Stonebraker Explains Oracle's Obsolescence, Facebook's Challenge

nl · on June 2, 2015

Look at Facebook, it is one giant social graph, with the problem of how to find the average distance from anyone to anyone. You can simulate a graph as an edge matrix, and a connectivity matrix in an array-based system, and you model graphs in a table system, or you build a special-purpose engine to implement the graph directly. All three are being prototyped and commercialized, and the jury is out whether there is room for a new graph engine or if one of the other technologies would be good enough.

This.

So I'm dealing with this problem. There is nothing out there.

Neo4J doesn't really do in-graph processing[1]. BlazeFB/OrientDB/RDF Stores all are similar to Neo4J

Pregel/GraphX/Giraph are graph processing engines, but lack property stores.

I want a single system that does both.
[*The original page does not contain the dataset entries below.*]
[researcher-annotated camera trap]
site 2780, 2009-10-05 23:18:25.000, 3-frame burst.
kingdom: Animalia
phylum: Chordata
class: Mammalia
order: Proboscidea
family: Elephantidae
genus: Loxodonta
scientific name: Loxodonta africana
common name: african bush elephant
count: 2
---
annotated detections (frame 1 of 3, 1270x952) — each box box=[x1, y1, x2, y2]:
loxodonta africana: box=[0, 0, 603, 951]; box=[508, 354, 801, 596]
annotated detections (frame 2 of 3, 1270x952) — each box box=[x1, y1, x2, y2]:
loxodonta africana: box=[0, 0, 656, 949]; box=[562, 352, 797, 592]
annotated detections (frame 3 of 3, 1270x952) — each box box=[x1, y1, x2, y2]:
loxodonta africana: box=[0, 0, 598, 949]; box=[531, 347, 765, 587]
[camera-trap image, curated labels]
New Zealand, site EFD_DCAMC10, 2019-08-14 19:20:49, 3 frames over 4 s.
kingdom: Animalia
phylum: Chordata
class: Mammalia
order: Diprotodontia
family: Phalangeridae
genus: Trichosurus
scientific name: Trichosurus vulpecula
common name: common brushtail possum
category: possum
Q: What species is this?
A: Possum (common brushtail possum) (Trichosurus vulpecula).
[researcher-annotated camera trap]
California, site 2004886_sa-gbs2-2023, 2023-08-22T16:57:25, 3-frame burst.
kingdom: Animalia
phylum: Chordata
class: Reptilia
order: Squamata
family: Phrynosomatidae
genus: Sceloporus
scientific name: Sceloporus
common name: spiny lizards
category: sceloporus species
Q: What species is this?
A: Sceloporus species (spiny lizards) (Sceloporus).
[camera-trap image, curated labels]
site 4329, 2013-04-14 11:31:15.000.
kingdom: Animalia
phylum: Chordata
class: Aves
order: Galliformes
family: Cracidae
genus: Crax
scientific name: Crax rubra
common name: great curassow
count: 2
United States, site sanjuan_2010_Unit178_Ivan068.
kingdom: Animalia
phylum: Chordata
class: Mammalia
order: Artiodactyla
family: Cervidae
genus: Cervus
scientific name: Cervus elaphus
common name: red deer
I want to run PageRank (etc) and query-by-property on the same system.

Titan was promising, but they stopped working on it when they were bought.

I'm surprised no one is fixing this.

[1] http://neo4j.com/blog/categorical-pagerank-using-neo4j-apach... note this bit: "I can scale each Apache Spark node to perform parallel PageRank jobs on independent and isolated processes all consuming a Hadoop HDFS file system where the Neo4j subgraphs are exported to." (ie, Spark runs against HDFS, not Neo4j)

herewego · on June 2, 2015

Shameless self promotion: My company is working on an open source distributed hypergraph database that tackles this problem, called PatternSpace. Written in C++14, uses Paxos, Cap'n Proto, lots of mechanical sympathy, and is queryable/traversable via subgraph isomorphism among other methods.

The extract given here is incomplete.